* Given task a *
Rewrite the stretch of the game session write-up from "Link to background" through "to silver, right?", swapping "werewolf" for "vampire".

--- start of Text segment ---

Edward Foxworthy | Big game hunter | 34 yrs | Flan

Slim Shady | Attorney | 46 yrs | Djuro

Absent this session

Carl Blackwater | Foreign correspondent | 31 yrs | Martin

Kent Bengtsson | Aviator | 38 yrs | Berndt

H.P Rennfarth | NYPD Forensics Specialist | 27 yrs | Mats

Link to background stories and portraits

Written under the influence of Brant Bjork and the Bros

London, UK, Friday, February 6th, 1925 | about 2 pm

Armis argentum

Upon leaving British Museum, the investigators plan to leave the London area (that is getting a bit too hot at present) and leave for the English countryside to follow up on the last of Elias’s leads left at The Scoop – the gruesome murders in Lesser-Edale, which are suspected (by some) to have been committed by some supernatural creature. After reading the article (article keywords according to the PCs: bestial, walking like a man, full moon) the PCs conclude that it must be a werewolf (if it indeed is something supernatural involved in this) and decide to get some silver weapons. After all, it’s common knowledge that werewolves are vulnerable to silver, right?


Edward Foxworthy pulls all his pro-hunter strings and manages to get a weaponsmith to manufacture silver bullets – 1 magazine (5 shots) for his Mauser and 1 magazine (2 shots) for his elephant gun – at an exorbitant price. Slim Shady goes to a shop specializing in old coins to get old silver pennies, which he then loads up in some shotgun shells (10 shells for his 12-gauge side-by-side).

After picking up their gear at the hotel, the duo leaves for Derby and Lesser-Edale in their adopted Adler.

Derwent Valley Blues


Lush rolling green English countryside

A green and pleasant land…


As they get further away from London, the rustic scenery helps to bring back that feeling of “normal” and “safe” again, and soon life begins to feel better. There’s a steady drizzle against the windshield, but nothing too serious.



Derwent Valley and the Derwent River


Our intrepid investigators caught on a photograph!


The drive to Derby takes some 4 hours and from there winding country roads lead further into the Derwent Valley and to their destination – the little village of Lesser-Edale, where they arrive at about 10 in the evening after some detours on the muddy roads.

--- end of Text segment ---
--- start of Task data ---

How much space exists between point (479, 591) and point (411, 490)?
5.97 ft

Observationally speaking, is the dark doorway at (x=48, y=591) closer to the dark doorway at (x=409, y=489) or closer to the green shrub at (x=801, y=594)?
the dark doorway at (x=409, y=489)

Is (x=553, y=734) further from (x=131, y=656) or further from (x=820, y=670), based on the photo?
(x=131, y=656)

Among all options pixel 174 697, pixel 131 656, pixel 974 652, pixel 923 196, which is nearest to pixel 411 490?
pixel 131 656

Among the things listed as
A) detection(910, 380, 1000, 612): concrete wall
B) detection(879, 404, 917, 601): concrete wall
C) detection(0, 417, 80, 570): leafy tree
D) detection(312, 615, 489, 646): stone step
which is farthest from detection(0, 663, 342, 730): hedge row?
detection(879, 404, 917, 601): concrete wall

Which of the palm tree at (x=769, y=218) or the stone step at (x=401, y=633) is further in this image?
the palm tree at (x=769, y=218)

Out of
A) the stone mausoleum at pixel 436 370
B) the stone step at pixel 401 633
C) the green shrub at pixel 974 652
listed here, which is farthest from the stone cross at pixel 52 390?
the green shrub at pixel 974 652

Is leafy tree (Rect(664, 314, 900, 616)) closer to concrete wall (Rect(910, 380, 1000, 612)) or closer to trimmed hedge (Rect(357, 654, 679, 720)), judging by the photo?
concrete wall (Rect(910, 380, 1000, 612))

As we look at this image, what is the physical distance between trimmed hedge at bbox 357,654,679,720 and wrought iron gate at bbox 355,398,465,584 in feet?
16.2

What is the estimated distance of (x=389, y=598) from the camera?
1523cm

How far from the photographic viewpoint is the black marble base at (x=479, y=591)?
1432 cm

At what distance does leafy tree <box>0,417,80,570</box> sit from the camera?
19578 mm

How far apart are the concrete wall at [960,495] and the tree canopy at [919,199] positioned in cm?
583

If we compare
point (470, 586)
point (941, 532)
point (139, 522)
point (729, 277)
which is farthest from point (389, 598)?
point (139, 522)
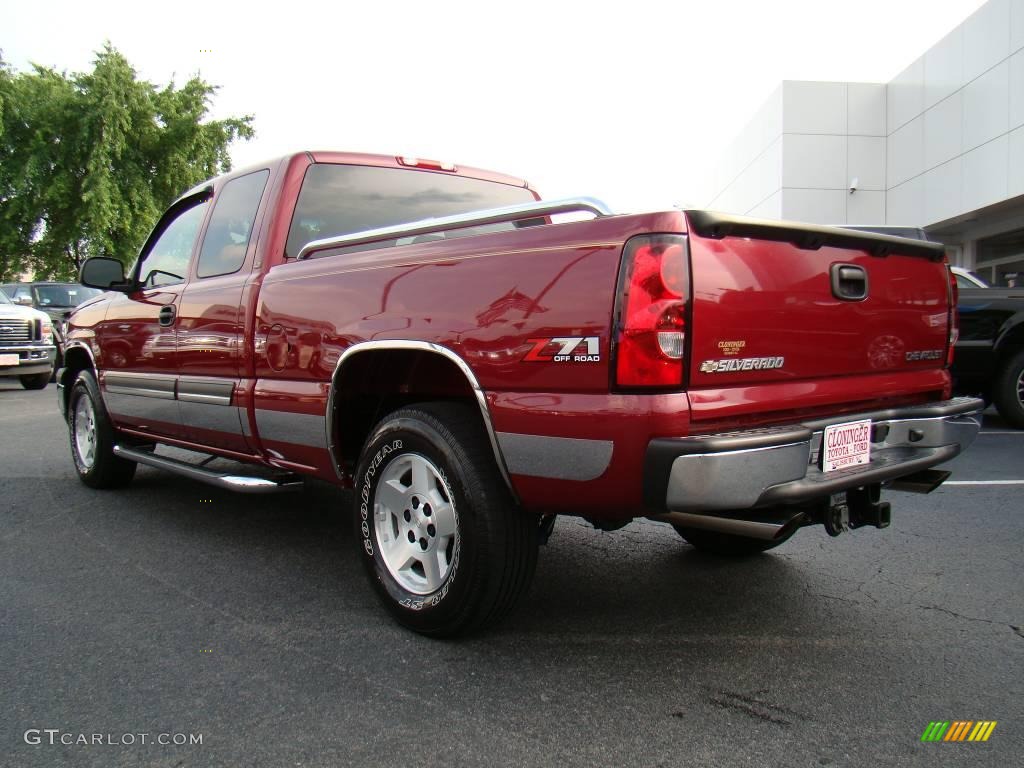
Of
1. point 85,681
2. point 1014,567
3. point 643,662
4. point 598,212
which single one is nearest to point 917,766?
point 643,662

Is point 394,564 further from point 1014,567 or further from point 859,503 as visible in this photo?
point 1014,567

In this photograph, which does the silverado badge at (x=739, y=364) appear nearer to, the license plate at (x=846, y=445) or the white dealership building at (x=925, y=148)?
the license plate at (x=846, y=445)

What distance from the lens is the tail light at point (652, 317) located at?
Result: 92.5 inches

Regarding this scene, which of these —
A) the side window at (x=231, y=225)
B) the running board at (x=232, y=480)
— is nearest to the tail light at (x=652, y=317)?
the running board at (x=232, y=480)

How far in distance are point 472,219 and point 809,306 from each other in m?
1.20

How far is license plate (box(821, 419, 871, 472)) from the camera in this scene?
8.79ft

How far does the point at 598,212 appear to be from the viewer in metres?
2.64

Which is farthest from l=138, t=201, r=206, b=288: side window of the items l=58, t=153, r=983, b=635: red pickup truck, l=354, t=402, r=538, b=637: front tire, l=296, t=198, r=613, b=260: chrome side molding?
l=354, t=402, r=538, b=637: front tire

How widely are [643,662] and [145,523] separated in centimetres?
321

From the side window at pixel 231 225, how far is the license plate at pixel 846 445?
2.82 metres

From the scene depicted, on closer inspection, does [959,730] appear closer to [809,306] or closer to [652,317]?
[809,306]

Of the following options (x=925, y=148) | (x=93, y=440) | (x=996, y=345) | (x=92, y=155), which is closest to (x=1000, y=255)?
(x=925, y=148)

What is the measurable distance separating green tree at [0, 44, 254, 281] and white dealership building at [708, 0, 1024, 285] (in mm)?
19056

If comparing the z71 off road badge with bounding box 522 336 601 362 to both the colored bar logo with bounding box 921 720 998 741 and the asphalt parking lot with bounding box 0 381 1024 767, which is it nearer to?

--- end of Task data ---
--- start of Task data ---

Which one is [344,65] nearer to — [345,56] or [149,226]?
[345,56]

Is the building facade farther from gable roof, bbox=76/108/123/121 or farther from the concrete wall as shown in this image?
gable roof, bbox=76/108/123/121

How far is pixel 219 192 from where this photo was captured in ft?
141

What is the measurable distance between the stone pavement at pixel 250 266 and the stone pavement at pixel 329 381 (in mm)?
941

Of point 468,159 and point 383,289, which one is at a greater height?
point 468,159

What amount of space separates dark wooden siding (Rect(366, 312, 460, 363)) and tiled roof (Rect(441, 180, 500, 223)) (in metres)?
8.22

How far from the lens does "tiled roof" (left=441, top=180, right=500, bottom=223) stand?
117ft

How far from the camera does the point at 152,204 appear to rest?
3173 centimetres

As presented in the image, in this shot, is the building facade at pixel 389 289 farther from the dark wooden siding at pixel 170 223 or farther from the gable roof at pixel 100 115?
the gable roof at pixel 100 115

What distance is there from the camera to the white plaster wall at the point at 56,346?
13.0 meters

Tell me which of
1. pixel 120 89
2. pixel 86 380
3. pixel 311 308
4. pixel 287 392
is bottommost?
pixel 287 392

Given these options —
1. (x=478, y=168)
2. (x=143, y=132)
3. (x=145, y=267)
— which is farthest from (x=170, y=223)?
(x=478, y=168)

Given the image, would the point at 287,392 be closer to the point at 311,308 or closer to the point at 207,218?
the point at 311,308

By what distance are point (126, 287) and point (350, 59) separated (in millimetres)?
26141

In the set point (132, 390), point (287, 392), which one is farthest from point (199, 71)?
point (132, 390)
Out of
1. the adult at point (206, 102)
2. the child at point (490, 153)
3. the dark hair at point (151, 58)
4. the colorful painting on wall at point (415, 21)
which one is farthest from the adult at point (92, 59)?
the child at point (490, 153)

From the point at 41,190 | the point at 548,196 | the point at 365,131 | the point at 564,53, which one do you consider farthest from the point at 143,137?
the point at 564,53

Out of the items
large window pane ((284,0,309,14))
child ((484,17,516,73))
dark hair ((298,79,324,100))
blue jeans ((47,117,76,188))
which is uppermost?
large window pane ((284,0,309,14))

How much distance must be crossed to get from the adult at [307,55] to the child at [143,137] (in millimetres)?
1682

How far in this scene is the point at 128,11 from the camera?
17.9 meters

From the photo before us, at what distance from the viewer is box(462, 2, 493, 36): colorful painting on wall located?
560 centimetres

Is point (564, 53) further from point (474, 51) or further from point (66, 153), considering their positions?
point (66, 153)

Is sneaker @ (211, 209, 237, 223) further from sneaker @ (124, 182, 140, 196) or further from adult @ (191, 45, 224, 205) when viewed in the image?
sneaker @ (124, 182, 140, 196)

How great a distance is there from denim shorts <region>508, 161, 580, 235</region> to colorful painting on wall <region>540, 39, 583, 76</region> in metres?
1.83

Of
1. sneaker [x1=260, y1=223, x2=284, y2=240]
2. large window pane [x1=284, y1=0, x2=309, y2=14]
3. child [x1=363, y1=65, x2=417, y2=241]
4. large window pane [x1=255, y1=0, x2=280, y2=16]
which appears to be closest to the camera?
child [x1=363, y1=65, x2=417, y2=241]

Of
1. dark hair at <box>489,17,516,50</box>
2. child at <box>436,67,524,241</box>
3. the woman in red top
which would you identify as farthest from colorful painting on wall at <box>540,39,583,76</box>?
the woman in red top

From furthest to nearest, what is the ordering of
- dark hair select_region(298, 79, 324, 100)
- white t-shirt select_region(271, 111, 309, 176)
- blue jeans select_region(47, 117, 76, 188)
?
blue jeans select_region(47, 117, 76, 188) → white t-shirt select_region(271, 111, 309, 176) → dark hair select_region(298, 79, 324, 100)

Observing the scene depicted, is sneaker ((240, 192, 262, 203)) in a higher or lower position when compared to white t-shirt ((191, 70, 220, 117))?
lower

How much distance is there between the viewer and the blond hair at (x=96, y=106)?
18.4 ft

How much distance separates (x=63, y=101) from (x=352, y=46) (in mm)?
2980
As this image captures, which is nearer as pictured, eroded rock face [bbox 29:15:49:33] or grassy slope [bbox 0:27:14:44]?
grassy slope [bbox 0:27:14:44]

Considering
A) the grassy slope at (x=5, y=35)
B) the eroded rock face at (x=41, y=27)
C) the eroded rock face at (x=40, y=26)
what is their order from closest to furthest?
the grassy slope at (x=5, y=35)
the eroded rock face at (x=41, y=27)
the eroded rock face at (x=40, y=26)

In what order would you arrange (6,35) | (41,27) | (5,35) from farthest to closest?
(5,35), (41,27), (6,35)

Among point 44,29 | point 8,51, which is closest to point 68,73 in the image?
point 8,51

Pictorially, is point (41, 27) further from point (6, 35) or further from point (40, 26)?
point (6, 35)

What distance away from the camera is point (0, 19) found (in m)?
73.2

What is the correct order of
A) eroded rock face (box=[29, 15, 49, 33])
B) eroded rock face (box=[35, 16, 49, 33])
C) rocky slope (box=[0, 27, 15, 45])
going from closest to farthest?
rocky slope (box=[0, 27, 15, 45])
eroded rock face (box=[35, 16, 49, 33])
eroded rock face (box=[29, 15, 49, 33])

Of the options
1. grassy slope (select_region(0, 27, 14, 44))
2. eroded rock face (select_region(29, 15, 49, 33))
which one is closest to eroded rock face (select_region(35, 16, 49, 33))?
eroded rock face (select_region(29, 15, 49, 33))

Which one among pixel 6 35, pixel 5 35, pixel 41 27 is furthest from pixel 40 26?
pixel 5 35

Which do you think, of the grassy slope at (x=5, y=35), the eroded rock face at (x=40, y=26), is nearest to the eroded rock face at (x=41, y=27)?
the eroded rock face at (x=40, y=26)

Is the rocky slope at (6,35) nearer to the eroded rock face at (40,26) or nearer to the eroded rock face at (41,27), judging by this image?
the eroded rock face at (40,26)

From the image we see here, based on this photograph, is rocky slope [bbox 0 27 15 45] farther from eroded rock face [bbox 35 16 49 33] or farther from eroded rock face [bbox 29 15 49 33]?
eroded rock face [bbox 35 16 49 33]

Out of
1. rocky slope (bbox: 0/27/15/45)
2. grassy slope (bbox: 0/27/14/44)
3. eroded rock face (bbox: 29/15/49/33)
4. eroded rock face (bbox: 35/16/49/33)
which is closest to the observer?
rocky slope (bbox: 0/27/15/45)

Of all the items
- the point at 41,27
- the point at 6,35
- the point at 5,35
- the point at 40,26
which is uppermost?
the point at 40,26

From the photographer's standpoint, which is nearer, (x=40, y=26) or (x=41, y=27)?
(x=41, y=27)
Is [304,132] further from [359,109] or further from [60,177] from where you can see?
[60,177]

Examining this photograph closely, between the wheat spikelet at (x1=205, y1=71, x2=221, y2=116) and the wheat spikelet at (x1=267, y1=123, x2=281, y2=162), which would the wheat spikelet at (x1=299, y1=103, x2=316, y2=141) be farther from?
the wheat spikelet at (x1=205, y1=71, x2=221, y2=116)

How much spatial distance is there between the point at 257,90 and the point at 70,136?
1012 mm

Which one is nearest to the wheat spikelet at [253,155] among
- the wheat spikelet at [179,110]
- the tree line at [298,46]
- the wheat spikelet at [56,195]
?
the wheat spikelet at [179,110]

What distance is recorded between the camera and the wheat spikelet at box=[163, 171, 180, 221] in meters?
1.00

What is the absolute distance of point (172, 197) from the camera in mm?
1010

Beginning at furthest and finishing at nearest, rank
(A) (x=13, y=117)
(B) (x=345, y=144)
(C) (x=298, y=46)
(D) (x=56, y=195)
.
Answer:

--- end of Task data ---
--- start of Task data ---

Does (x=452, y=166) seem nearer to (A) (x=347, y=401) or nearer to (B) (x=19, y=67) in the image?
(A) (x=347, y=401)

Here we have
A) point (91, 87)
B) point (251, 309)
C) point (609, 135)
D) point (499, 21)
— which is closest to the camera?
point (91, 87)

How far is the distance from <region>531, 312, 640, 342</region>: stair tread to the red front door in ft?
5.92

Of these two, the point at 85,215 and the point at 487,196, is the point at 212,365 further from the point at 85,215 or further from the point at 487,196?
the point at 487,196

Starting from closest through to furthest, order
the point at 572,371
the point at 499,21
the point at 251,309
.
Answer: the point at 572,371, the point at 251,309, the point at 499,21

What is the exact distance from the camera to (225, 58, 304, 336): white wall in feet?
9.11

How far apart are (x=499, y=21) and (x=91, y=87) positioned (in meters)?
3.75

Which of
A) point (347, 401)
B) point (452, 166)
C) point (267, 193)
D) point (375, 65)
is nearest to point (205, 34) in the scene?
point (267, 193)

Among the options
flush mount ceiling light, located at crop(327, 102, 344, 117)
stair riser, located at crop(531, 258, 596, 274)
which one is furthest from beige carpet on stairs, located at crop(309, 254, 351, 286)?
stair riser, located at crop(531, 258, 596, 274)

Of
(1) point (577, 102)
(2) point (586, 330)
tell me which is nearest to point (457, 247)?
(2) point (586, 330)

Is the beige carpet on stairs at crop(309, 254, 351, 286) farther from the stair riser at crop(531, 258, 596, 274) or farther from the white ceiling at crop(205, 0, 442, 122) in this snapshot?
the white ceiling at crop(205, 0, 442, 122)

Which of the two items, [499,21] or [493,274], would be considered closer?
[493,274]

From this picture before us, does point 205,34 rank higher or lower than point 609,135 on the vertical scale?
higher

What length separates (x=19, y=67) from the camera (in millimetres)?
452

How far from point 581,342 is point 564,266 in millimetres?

--- end of Task data ---

* Given task b *
Transcribe word for word the stretch of entries from the line containing "From this picture" through the line containing "How far from point".

* Full output a *
Link to background stories and portraits

Written under the influence of Brant Bjork and the Bros

London, UK, Friday, February 6th, 1925 | about 2 pm

Armis argentum

Upon leaving British Museum, the investigators plan to leave the London area (that is getting a bit too hot at present) and leave for the English countryside to follow up on the last of Elias’s leads left at The Scoop – the gruesome murders in Lesser-Edale, which are suspected (by some) to have been committed by some supernatural creature. After reading the article (article keywords according to the PCs: bestial, walking like a man, full moon) the PCs conclude that it must be a vampire (if it indeed is something supernatural involved in this) and decide to get some silver weapons. After all, it’s common knowledge that werewolves are vulnerable to silver, right?

* Full output b *
From this picture before us, does point 205,34 rank higher or lower than point 609,135 on the vertical scale?
higher

What length separates (x=19, y=67) from the camera (in millimetres)?
452

How far from point 581,342 is point 564,266 in millimetres?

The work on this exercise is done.